Discussing her breakout season, she said,
“After all these years of modelling, it feels really good! I’m excited and inspired to keep moving forward, but I’m also hungry for this to not just be a moment. Consistency is key.”
Contemporary Woman
Alva Claire embodies the perfect model of the contemporary woman on the runway. In 2020, the Jamaican-British model made her second runway appearance at Rihanna’s Savage x Fenty SS21 show. She explains to Vogue,
“I was in Los Angeles for the Savage Fenty show and found out I landed the Versace job shortly after filming. It was a huge moment.”
Claire’s first Versace show marks a monumental moment in fashion history. Claire was about to become one of only three curve models to walk for the luxury label.
Versace’s SS21 embraces everything female, with a bombshell attitude which Donatella Versace has been advocating for decades.
On the runway, Claire makes her entrance in a figure-hugging yellow dress, exuding confidence, strength and unapologetic sexiness. She is joined by fellow trailblazers Adut Akech, Mariacarla Boscono, Jill Kortleve and Precious Lee.
It’s easy to assume that casting plus-size models is about garnering attention or press. But at Versace, with Jill (Kortleve) and Precious (Lee), it’s not just about using one bigger model. It’s not just one show.
Discussing her first meeting with Donatella Versace, she tells Elle,
“She. Is. Amazing. She’s amazing. When I met her, I thought, You are exactly how I imagined. But more sweet, funny, self-aware than anyone could know. And consistent.”
This tremendous moment is one that extends to wider society, with ‘plus-size’ models helping us to embrace a more normalised, inclusive fashion flavour. This diversity in casting clearly demonstrates that there is space for a range of body types on the runway.
Changing Shapes
If we have learnt anything since 2020, it’s that it’s no longer acceptable to merely continue with “business as usual”. Designers are finally coming to terms with the messages they are sending the world with their sample-size casting choices.
Claire tells Vogue,
“Having diverse bodies should not be a gimmick and should be included in the casting of every single show. The assumption that women of different sizes wouldn’t want to wear luxury clothing is bizarre.”

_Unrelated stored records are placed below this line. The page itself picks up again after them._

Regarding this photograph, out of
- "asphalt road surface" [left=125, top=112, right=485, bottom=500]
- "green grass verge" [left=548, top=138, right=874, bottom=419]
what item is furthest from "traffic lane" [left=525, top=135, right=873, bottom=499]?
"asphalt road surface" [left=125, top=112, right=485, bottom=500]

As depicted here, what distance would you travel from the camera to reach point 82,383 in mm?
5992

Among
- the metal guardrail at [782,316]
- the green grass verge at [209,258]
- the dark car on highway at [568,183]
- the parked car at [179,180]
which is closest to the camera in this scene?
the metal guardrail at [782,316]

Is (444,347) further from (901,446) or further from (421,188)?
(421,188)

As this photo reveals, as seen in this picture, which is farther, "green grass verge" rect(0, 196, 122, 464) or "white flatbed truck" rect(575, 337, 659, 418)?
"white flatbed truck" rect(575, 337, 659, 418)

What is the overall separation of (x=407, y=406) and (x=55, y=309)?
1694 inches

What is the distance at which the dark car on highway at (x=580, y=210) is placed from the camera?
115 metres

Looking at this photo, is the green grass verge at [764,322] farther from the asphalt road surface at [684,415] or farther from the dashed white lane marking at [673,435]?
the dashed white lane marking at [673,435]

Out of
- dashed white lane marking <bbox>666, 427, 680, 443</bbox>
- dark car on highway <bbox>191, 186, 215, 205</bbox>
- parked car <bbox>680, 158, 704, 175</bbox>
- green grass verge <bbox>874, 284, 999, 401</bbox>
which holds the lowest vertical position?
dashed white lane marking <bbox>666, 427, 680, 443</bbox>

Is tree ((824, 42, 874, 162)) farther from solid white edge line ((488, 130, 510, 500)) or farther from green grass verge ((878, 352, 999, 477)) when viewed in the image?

Plus-size models becoming represented in new spaces provides a profoundly different experience to that of earlier decades. The changing body shapes on high fashion’s runways are beginning to release us from the confinement of a more narrow-minded society. Talking about her hopes for the future of the fashion industry, Claire tells Vogue,
“I hope to see more people from diverse backgrounds in positions they didn’t have before. It’s not just about size inclusion, it’s all of it. It starts from the top and then everything else follows suit. We are all responsible for this change, and I’m super positive that we are finally headed in the right direction.”